Decker Brands (DECK - Free Report) is hitting on all cylinders as shoes remain a hot fashion item. This Zacks Rank #1 (Strong Buy) is expected to grow earnings by the double digits in fiscal 2019.
Deckers Brands designs, manufactures and distributes footwear, apparel and accessories. It's most prominent brand is UGG, but it also owns Koolaburra, HOKA ONE ONE, Teva and Sanuk.
It's products are sold around the world in department and specialty stores as well as company-owned and operated retail stores.
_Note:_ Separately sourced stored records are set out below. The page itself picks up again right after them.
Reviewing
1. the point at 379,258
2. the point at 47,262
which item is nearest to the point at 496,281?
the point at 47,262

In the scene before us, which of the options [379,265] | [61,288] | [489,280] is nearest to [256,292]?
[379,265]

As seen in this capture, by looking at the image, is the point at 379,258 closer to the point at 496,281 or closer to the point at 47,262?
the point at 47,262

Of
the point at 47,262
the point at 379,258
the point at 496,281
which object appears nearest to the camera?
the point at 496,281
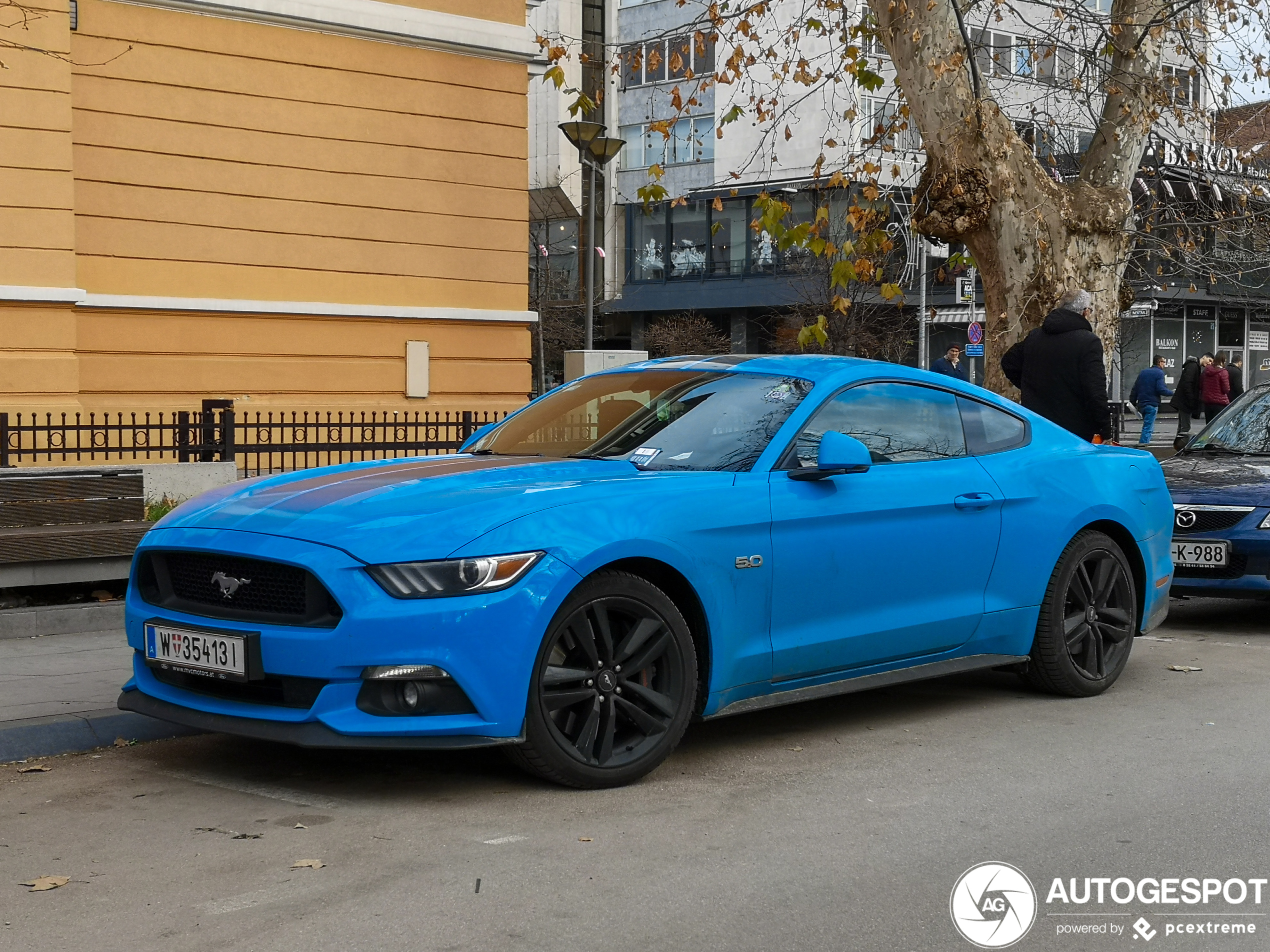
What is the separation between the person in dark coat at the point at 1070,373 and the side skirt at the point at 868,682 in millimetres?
4320

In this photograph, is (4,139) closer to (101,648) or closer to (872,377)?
(101,648)

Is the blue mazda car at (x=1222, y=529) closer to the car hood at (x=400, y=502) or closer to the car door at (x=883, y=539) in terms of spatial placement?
the car door at (x=883, y=539)

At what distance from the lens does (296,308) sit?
1950 cm

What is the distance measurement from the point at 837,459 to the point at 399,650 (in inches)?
76.0

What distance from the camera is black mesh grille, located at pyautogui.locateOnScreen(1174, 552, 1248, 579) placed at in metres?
9.60

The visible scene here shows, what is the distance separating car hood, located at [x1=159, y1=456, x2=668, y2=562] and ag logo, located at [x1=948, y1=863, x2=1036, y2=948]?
6.11 ft

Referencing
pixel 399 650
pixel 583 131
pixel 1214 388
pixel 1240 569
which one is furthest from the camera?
pixel 1214 388

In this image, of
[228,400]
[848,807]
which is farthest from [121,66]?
[848,807]

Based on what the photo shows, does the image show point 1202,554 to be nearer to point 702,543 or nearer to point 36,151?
point 702,543

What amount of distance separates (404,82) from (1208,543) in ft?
44.3

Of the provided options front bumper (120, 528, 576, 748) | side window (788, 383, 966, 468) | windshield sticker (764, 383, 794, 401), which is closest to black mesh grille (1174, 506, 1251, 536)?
side window (788, 383, 966, 468)

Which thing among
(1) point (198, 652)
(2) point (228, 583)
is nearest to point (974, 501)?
(2) point (228, 583)

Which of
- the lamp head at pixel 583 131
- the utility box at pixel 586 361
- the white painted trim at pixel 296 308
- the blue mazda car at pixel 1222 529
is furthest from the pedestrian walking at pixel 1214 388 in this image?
the blue mazda car at pixel 1222 529

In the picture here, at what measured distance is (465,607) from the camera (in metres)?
5.12
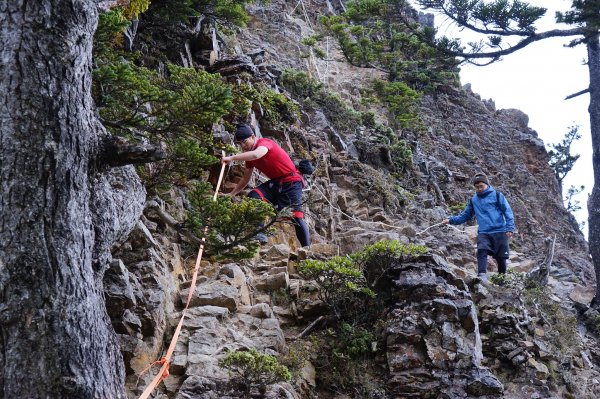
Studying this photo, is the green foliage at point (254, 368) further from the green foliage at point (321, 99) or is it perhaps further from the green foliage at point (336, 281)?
the green foliage at point (321, 99)

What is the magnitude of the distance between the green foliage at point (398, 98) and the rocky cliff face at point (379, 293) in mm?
4422

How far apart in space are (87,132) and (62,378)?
4.34 ft

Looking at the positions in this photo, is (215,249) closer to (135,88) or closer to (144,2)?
(135,88)

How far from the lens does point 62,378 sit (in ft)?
8.95

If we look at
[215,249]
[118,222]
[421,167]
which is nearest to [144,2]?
[215,249]

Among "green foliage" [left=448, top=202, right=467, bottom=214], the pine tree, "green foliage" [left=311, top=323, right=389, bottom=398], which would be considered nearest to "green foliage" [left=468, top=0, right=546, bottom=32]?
the pine tree

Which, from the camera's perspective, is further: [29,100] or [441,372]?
[441,372]

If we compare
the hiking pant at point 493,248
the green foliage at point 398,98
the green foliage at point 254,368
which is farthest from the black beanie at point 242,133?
the green foliage at point 398,98

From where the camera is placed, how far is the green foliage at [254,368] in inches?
171

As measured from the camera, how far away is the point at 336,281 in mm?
6281

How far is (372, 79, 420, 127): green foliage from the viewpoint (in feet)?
61.9

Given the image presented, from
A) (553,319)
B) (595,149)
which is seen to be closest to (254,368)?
(553,319)

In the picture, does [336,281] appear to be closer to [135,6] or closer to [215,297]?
[215,297]

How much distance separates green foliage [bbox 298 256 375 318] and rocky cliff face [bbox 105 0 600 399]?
0.27 meters
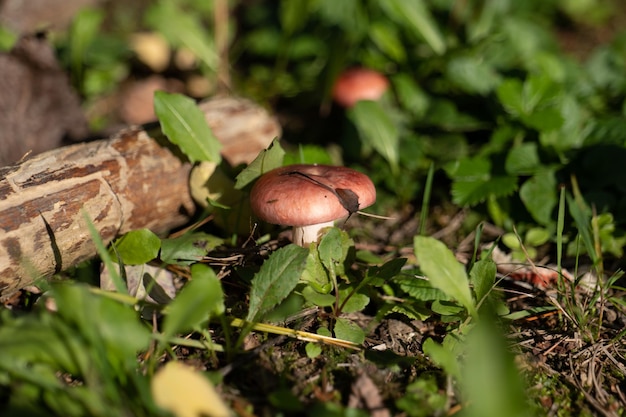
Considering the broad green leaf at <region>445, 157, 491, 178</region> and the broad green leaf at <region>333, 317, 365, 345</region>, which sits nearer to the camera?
the broad green leaf at <region>333, 317, 365, 345</region>

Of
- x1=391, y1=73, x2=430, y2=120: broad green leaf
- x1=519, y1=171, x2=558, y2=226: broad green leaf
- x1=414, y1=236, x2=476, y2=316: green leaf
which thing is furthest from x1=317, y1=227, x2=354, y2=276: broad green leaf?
x1=391, y1=73, x2=430, y2=120: broad green leaf

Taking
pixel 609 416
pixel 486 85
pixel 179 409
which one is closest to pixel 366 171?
pixel 486 85

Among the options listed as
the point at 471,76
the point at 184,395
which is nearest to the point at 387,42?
the point at 471,76

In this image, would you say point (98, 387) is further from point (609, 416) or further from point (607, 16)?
point (607, 16)

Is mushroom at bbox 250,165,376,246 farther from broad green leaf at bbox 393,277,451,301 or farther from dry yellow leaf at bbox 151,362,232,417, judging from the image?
dry yellow leaf at bbox 151,362,232,417

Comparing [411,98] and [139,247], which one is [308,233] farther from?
[411,98]
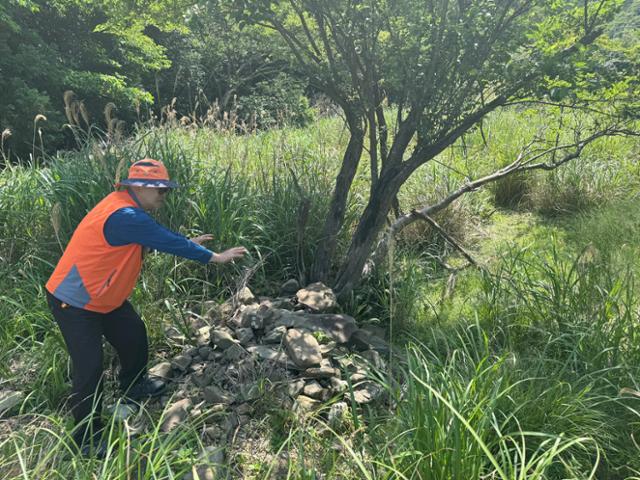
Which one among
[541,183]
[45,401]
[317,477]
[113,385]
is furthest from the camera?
[541,183]

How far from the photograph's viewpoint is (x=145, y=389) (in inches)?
120

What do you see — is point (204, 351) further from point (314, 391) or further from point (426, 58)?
point (426, 58)

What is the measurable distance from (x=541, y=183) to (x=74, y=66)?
36.6 ft

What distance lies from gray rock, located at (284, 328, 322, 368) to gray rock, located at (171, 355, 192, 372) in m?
0.67

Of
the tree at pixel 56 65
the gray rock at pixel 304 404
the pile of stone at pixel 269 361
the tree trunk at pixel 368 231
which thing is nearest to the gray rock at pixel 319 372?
the pile of stone at pixel 269 361

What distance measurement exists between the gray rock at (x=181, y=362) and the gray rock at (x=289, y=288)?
42.9 inches

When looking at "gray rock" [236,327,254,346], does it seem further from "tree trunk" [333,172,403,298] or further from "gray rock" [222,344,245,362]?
"tree trunk" [333,172,403,298]

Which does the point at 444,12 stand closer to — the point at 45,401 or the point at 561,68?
the point at 561,68

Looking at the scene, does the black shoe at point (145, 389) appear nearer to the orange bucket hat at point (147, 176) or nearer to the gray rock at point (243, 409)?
the gray rock at point (243, 409)

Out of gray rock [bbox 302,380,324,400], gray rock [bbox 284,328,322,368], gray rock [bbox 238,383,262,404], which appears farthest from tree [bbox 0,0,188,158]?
gray rock [bbox 302,380,324,400]

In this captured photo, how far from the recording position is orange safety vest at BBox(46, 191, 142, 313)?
265cm

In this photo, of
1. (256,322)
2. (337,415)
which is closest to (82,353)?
(256,322)

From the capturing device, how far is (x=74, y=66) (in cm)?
1204

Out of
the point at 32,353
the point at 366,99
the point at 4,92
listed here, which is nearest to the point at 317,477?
the point at 32,353
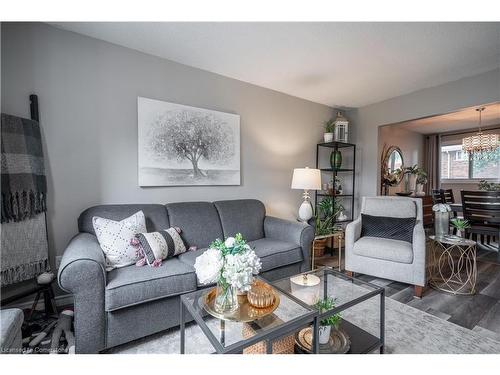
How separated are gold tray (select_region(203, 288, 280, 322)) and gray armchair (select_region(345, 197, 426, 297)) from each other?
4.89 ft

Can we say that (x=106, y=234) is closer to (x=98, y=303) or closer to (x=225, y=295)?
(x=98, y=303)

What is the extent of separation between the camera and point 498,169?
4805 millimetres

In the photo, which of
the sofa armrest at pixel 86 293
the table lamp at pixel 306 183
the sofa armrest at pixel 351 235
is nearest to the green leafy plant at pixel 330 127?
the table lamp at pixel 306 183

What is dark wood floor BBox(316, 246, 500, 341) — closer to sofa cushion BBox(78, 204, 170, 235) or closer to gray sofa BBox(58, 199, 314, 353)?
gray sofa BBox(58, 199, 314, 353)

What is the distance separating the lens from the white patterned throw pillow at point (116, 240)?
1.59 m

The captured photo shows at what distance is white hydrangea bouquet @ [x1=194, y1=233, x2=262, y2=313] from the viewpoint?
3.40 feet

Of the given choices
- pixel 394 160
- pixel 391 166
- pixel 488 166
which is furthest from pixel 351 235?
pixel 488 166

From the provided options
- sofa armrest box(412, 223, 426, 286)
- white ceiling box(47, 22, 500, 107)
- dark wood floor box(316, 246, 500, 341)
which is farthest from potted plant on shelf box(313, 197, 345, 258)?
white ceiling box(47, 22, 500, 107)

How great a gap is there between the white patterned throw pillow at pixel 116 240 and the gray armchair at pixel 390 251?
2055 mm

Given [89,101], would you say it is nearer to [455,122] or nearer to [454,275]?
[454,275]

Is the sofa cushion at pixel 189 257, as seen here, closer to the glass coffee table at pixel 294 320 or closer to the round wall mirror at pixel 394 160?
the glass coffee table at pixel 294 320

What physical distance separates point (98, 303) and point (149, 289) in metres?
0.27
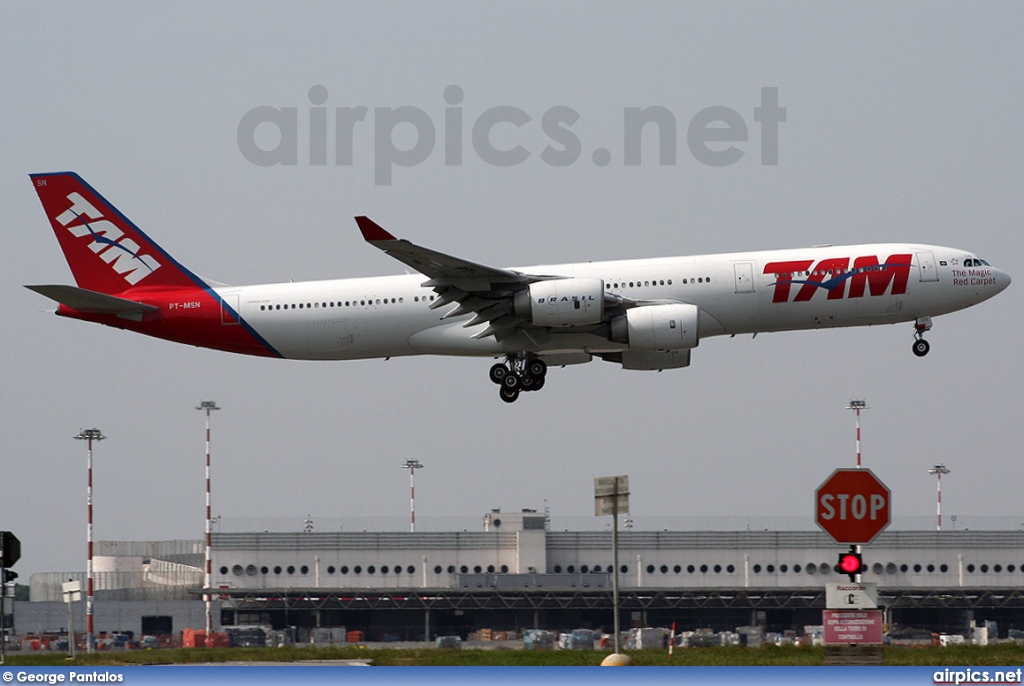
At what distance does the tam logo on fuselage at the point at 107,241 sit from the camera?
159 ft

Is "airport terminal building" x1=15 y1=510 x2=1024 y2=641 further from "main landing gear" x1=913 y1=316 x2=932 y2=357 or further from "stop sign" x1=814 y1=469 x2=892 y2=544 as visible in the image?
"stop sign" x1=814 y1=469 x2=892 y2=544

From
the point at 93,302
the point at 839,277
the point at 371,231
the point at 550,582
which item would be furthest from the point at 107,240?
Result: the point at 550,582

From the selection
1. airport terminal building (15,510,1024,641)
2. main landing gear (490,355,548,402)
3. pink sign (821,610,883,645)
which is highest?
main landing gear (490,355,548,402)

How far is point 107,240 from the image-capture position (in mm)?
49375

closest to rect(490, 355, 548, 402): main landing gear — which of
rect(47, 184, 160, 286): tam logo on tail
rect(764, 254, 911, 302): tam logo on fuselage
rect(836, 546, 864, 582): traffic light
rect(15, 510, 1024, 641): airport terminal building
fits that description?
rect(764, 254, 911, 302): tam logo on fuselage

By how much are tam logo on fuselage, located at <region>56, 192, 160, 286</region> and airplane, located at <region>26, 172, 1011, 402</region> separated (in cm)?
10

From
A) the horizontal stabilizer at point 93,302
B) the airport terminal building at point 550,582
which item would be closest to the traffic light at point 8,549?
the horizontal stabilizer at point 93,302

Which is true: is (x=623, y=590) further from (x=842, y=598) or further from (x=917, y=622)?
(x=842, y=598)

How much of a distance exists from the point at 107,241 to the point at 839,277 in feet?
87.6

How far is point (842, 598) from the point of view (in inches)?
845

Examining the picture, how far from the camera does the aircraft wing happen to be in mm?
42094

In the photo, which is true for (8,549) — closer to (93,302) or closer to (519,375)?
(93,302)

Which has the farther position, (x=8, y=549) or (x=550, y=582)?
(x=550, y=582)

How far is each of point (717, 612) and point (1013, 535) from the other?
20.1 meters
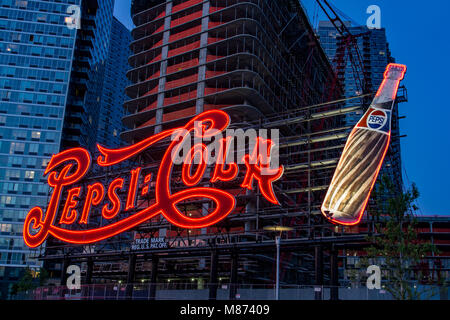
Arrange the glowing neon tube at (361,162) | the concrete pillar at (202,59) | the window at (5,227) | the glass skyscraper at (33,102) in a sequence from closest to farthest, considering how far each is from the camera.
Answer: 1. the glowing neon tube at (361,162)
2. the concrete pillar at (202,59)
3. the window at (5,227)
4. the glass skyscraper at (33,102)

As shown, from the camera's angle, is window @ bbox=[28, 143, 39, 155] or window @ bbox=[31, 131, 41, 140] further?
window @ bbox=[31, 131, 41, 140]

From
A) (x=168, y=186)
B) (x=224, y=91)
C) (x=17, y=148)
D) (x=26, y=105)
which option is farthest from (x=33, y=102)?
(x=168, y=186)

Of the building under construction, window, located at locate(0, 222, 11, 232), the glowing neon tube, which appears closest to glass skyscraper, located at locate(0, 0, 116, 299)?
window, located at locate(0, 222, 11, 232)

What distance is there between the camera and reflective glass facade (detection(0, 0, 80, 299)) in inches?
4496

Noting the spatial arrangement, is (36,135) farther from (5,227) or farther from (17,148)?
(5,227)

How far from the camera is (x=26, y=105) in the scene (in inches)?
4889

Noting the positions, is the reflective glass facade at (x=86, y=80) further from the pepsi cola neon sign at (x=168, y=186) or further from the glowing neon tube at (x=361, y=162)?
the glowing neon tube at (x=361, y=162)

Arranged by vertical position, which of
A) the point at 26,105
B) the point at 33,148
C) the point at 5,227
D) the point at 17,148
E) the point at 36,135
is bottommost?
the point at 5,227

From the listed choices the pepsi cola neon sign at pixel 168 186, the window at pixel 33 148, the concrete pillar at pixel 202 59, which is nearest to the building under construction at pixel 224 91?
the concrete pillar at pixel 202 59

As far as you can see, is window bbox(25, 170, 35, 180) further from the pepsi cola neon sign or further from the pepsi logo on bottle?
the pepsi logo on bottle

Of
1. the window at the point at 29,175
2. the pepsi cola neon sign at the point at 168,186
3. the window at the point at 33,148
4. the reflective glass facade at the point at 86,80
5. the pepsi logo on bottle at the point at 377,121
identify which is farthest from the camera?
the reflective glass facade at the point at 86,80

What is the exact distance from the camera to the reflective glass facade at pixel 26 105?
114188 millimetres

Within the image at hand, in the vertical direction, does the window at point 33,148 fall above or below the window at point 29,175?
above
Deckers also operates an online store at deckers.com.
Huge Beat in the Fiscal Third Quarter
On Jan 31, Deckers reported its fiscal third quarter 2019 results and blew by the Zacks Consensus by 24%. Earnings were $6.59 versus the consensus of $5.31.
It was the 8th consecutive earnings beat for the company.
Net sales jumped 7.8% to a record $873.8 million up from $810.5 million in the year ago quarter. Sales were propelled by its flagship brand, UGG, which rose 3.6% to $761 million in the quarter.
The business had momentum over the winter holidays.
HOKA ONE ONE also had a great quarter as sales rose 79.2% to $56.9 million from $31.8 million a year ago.
Teva continues to grow its market as sales jumped 17.5% to $22.9 million from $19.5 million in the prior year. Teva has apparently become a favorite of instagrammers and those in fashion per this recent article in the Daily Mail.
Deckers has to love publicity like this about one of its smaller brands.
Even the smallest brand, Sanuk, saw sales gains of 7% to $12.9 million.
Gross margin rose to 53.8% from 52.2% in the third quarter of the prior year.
Raised Full Year Guidance Again
After another strong quarter, and for the second quarter in a row, Deckers raised its fiscal 2019 full year guidance.
It gave a guidance range of $7.85 to $7.95 which is up from its prior guidance range of $6.65 to $6.85.
With such a big increase, it's not surprising that the analysts moved to raise their estimates and get within the guidance range now.
The fiscal 2019 Zacks Consensus Estimate jumped to $7.93 from $6.91 over the past 2 months as 4 estimates were revised higher.
That's earnings growth of 38.2% as the company only made $5.74 last year.
But what about fiscal 2020 that is starting in the middle of this calendar year?
Analysts are still bullish that the good times will continue. 4 estimates were revised higher for fiscal 2020 over the past 2 months as well, which pushed the Zacks Consensus up to $8.32 from $7.36 over the last 60 days.
That's another 5% earnings growth.
Shares Up Big Since 2017
If you bought into the company's turnaround plan, you would have bought in sometime in 2017.
Shares are up 140% over the last 2 years and 12% year-to-date.
Yet they still have an attractive P/E of just 18 which makes it a bargain compared to other hot retailers like lululemon (LULU - Free Report) which trades at 33x.
The company is also shareholder friendly as it just increased its share purchase program by another $261 million for a total of $350 million.
For investors looking for a solid retail and consumer play for their portfolio, Deckers is one to keep on the shortlist.